Prof.Dr.Yusuf HALAÇOĞLU
Ermeni Mezalimi, Osmanlı Dönemi
Osmanlı Devleti tarafından yüzyıllar
boyunca millet-i sadıka olarak kabul edilen Ermeniler, Avrupa devletlerinin
Şark Meselesi olarak şöhret bulan politikaları neticesinde, XIX. yüzyılın
ikinci yarısından itibaren zayıflayan Osmanlı idaresine karşı ciddi bir sorun
teşkil etmeye başlamışlardır. Fransız Devrimi’nin fitilini ateşlediği
milliyetçilik cereyanları ile zayıflayan Osmanlı Devleti’nin topraklarına göz
koyan Avrupalı güçlerin Hıristiyan azınlıklardan kendi emellerini
gerçekleştirebilmek için yararlanma arzuları, Ermeni Kilisesi tarafından da
desteklenen Ermeni milliyetçiliğini teşvik etmiş; başlangıçta burjuva ve şehir
kökenli olan ve elitist bir özellik taşıyan Ermeni milliyetçiliğinin Ermeni
toplumunun tüm katmanlarına yayılarak ayrılıkçı bir renge bürünmesini
hızlandırmıştır. Bu sürecin dönüm noktası, literatürümüzde 93 Harbi olarak
bilinen 1877-78 Osmanlı-Rus Savaşı ile bu savaşı müteakiben imzalanan
Ayastefanos (3 Mart 1878) ve Berlin (13 Temmuz 1878) andlaşmalarıdır.
93 Harbi süresince Rus ordusu ile
yakın bir işbirliğine girmiş olan Ermeni meclisi, savaşın ardından, Rus Çarı
II. Aleksandr’a “Fırat’a kadar olan bölgenin Türklere geri verilmeyerek burada
Rusya’ya bağlı bir Ermenistan kurulması” şeklinde özetlenebilecek bir muhtıra
göndermiştir. Siyasi dengeler sebebiyle gerçekleştirilmesi Ruslar tarafından
dahi mümkün görülmeyen bu talebin bir nebze olsun telafi edilebilmesi için
Ruslar, anlaşmaya, Ermenilerin sakin olduğu Doğu Anadolu vilayetlerinde ıslahat
yapılması ve buradaki Hıristiyanların Kürt ve Çerkeslere karşı korunmasının
temin edilmesi gerektiğini bildiren meşhur 16. maddeyi eklemişlerdir. Bu, aynı
Küçük Kaynarca Andlaşması’nın (21 Temmuz 1774) 7 ve 14. maddelerinin Çarlık
Rusyası’na Orta Doğu politikaları konusunda bir meşruiyet sağladığı gibi
Anadolu üzerindeki Rus emel ve tasarrufları için de bundan sonra hukuki bir
zemin teşkil edecek bir biçimde düzenlenmiştir. Ancak, olası bir Osmanlı
dağılmasının nimetlerinin sadece Ruslara bırakılamayacak kadar kıymetli
olduğunu idrak eden Düvel-i Muazzama’nın diğer üyeleri Ayastefanos
Andlaşması’nın Osmanlı aleyhindeki ağır hükümlerinin toplanan Berlin Kongresi
ile tadil edilmesini kararlaştırmışlar; neticede birçok madde tekrar düzenlense
de, bundan sonra Osmanlı Devleti’nin içişlerine müdahalede en önemli unsuru
teşkil edecek olan ıslahat sorunu, 61. madde ile olduğu gibi bırakılmıştır.
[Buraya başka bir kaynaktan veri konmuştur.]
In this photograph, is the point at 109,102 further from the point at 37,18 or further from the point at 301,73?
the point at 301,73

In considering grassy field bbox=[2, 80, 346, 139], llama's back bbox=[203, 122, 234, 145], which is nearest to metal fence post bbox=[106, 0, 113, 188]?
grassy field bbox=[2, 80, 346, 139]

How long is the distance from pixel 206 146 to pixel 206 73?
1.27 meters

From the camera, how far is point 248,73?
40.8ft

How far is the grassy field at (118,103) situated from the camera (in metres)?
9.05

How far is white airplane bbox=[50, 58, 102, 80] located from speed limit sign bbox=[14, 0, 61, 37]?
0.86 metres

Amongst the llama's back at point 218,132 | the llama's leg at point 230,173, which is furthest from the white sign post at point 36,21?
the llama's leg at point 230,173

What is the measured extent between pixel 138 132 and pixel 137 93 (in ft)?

Ermeni Meselesi artık siyasallaşmış
ve Düvel-i Muazzama mensupları, özellikle de İngiltere ve Rusya arasındaki
çekişme neticesinde uluslararası bir boyut kazanmıştır. Mevcut durumdan
istifade etmek isteyen Ermeniler de bir adım daha atarak hızla yurt içinde ve
dışında siyasi teşekküller kurmaya başlamışlardır. Bu teşekküllerin en
önemlileri siyasi varlıklarını günümüze kadar sürdüren Hınçak (1887 yılında
Cenevre’de kurulmuştur) ve Taşnaksutyun (1890 yılında Tiflis’te kurulmuştur)
fırkalarıdır.
Oluşumlarında bariz bir Rus destek
ve etkisinin görüldüğü bu teşekküller, Makyavelist bir yaklaşımla, salt büyük
güçler arasındaki siyasi çekişmelerin nihai hedefleri olan Türk topraklarında
bağımsız bir Ermenistan kurulmasına yetmeyeceğini, gayelerini
gerçekleştirebilmek için kendilerine büyük güçlerin çifte standartlı yardımını
sağlayacak başka vasıtalara da başvurmalarının elzem olduğunu kısa sürede
anlamışlardır. Bu vasıtaların en önemlisi, sonuçlarından Türkiye Cumhuriyeti
olarak yakın geçmişe kadar muzdarip olduğumuz şiddet ve terördür.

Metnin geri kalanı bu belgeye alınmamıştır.